O advogado Jeffrey Chiquini apresentou ao Supremo Tribunal Federal (STF) um requerimento para que seja decretada a prisão preventiva de Fábio Luís Lula da Silva, mais conhecido como Lulinha, filho do presidente Luiz Inácio Lula da Silva, no contexto das apurações sobre um suposto esquema de fraudes no Instituto Nacional do Seguro Social (INSS). O pedido foi protocolado junto ao ministro André Mendonça, que atua como relator dos autos na Corte.
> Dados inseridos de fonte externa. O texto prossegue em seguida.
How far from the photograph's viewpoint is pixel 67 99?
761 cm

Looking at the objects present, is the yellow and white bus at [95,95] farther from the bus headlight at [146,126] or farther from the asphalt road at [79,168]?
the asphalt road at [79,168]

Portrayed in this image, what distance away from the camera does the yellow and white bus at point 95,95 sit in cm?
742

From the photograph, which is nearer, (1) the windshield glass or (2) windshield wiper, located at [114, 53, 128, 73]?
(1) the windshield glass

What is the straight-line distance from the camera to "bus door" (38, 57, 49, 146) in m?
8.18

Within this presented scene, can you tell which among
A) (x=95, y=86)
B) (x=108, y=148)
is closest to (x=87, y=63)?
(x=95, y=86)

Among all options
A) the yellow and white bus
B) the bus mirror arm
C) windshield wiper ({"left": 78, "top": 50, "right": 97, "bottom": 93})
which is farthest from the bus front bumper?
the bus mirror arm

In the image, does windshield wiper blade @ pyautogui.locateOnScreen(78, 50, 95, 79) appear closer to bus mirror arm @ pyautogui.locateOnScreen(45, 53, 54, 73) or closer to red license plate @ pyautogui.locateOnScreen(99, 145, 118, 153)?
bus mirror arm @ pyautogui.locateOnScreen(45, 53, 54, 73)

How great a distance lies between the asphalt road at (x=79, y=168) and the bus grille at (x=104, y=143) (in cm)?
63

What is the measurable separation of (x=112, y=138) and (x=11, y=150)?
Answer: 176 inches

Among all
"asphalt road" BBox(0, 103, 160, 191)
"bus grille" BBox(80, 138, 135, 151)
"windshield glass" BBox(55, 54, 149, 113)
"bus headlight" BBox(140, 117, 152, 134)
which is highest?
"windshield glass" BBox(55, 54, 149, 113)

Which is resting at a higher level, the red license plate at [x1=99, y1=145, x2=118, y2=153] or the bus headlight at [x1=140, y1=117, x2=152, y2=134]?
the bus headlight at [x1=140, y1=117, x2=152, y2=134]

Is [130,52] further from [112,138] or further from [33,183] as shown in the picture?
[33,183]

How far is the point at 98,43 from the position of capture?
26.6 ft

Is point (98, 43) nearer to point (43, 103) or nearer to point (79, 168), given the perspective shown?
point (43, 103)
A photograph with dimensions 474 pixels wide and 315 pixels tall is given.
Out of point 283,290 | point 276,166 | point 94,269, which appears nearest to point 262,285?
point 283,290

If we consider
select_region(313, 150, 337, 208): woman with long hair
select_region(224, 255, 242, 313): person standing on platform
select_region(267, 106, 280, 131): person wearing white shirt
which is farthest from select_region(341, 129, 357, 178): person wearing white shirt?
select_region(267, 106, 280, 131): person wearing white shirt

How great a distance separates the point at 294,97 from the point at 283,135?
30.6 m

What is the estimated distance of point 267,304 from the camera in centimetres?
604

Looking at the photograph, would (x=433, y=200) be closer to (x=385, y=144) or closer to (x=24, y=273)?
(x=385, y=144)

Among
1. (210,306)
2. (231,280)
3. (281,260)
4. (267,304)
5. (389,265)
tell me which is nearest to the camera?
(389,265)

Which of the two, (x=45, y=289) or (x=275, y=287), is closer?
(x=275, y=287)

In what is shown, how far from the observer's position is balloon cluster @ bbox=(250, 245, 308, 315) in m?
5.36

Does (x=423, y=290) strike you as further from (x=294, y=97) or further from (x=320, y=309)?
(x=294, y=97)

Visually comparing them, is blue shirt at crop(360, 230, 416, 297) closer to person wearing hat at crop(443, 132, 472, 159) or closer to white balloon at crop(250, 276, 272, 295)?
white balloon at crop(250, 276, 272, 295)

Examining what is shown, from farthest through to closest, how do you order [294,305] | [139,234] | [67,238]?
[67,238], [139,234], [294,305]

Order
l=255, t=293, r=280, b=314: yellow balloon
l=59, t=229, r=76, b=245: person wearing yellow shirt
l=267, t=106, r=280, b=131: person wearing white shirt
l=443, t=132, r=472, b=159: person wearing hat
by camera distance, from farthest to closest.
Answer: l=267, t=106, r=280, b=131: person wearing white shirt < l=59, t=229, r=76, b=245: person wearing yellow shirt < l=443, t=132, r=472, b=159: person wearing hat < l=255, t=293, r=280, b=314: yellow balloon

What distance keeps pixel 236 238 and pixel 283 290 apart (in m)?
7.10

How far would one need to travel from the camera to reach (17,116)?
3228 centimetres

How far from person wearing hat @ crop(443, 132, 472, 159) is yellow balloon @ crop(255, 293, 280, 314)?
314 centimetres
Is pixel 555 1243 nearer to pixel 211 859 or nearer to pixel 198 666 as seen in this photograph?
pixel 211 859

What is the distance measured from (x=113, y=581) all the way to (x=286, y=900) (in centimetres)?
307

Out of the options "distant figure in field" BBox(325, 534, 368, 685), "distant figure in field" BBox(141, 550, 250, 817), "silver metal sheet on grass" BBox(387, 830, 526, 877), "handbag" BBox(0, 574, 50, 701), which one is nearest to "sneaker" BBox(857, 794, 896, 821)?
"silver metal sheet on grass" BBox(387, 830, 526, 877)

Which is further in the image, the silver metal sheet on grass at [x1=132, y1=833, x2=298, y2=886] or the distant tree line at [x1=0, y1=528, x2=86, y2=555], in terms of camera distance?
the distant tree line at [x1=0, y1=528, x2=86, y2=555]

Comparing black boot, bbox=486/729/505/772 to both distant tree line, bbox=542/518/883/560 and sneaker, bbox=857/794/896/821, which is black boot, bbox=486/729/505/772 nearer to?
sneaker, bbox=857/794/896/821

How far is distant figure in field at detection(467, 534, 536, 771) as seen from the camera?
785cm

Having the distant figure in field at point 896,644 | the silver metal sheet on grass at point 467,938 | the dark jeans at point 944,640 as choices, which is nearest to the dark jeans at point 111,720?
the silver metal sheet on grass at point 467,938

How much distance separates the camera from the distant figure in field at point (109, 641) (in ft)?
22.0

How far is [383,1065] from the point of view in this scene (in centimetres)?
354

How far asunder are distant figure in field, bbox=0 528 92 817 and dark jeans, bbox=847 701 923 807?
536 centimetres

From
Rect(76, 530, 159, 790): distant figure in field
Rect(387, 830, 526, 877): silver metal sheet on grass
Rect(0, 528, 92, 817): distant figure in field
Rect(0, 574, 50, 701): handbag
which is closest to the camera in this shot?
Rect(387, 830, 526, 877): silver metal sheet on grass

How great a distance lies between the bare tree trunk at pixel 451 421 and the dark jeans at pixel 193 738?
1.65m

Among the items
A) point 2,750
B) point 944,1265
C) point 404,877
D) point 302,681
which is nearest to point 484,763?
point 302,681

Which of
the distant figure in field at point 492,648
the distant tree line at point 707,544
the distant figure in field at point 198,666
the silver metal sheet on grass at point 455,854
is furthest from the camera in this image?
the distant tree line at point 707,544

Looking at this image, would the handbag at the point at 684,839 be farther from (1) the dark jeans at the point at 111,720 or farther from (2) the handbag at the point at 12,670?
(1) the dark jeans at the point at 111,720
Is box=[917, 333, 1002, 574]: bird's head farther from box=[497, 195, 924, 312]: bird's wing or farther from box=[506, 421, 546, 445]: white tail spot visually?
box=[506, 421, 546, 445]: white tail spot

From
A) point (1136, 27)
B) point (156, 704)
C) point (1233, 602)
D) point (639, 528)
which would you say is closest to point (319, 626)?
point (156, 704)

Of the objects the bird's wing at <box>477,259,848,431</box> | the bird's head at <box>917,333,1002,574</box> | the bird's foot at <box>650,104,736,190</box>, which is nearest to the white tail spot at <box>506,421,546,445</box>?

Na petição, Chiquini afirma que existem “indícios sólidos” que justificariam a medida cautelar, destacando o risco de evasão do investigado, em razão de sua residência no exterior e de viagens anteriores fora do país. O advogado argumenta que a prisão preventiva seria necessária para garantir que Lulinha permaneça à disposição da Justiça e não se furte ao processo, caso venha a ser formalmente acusado.
O pedido de prisão preventiva ocorre em meio às investigações da Polícia Federal, que apuram supostas ligações do filho do presidente com um esquema de fraudes em descontos associativos feitos em benefícios previdenciários. Relatórios e depoimentos citados na apuração mencionam conversas e transferências financeiras atribuídas a um dos investigados principais do caso, conhecido como “Careca do INSS”, incluindo relatos sobre valores mensais recebidos por pessoas próximas a Lulinha.
Até o momento, não há confirmação de que o pedido tenha sido aceito pelo STF ou de que existam acusações formais contra Lulinha. A Corte deverá analisar a fundamentação jurídica apresentada e decidir sobre eventual decreto de prisão preventiva ou outras medidas cautelares, como a retenção de passaporte ou monitoramento eletrônico.